Dataset items ->
┌────────

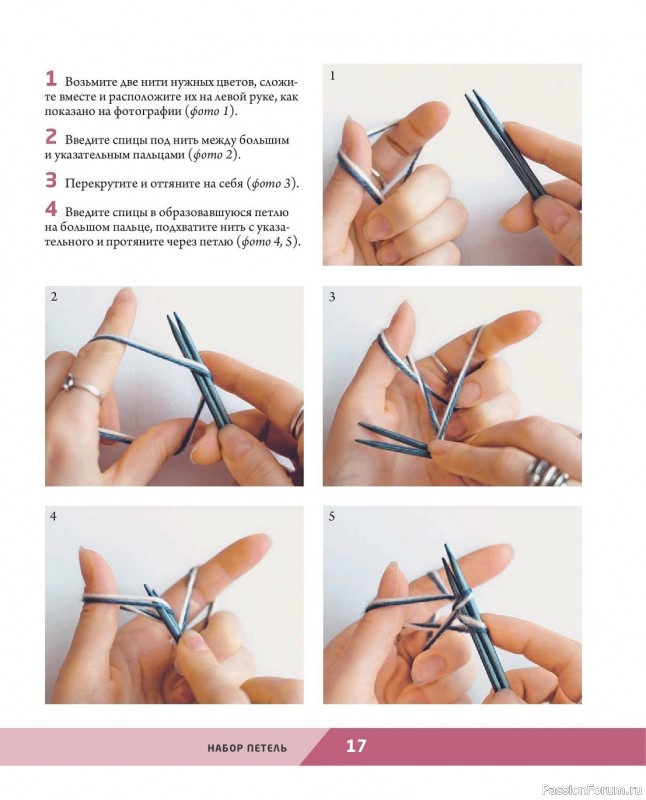 1 Возьмите две нити нужных цветов, сложите вместе и расположите их на левой руке, как показано на фотографии (фото 1).

2 Введите спицы под нить между большим и указательным пальцами (фото 2).

3 Перекрутите и оттяните на себя (фото 3).

4 Введите спицы в образовавшуюся петлю на большом пальце, подхватите нить с указательного и протяните через петлю (фото 4, 5).

1

2

3

4

5

НАБОР ПЕТЕЛЬ

17

PassionForum.ru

└────────

Description of the task -> Give the data again exactly, image-free.

Exercise answer ->
 1 Возьмите две нити нужных цветов, сложите вместе и расположите их на левой руке, как показано на фотографии (фото 1).

2 Введите спицы под нить между большим и указательным пальцами (фото 2).

3 Перекрутите и оттяните на себя (фото 3).

4 Введите спицы в образовавшуюся петлю на большом пальце, подхватите нить с указательного и протяните через петлю (фото 4, 5).

1

2

3

4

5

НАБОР ПЕТЕЛЬ

17

PassionForum.ru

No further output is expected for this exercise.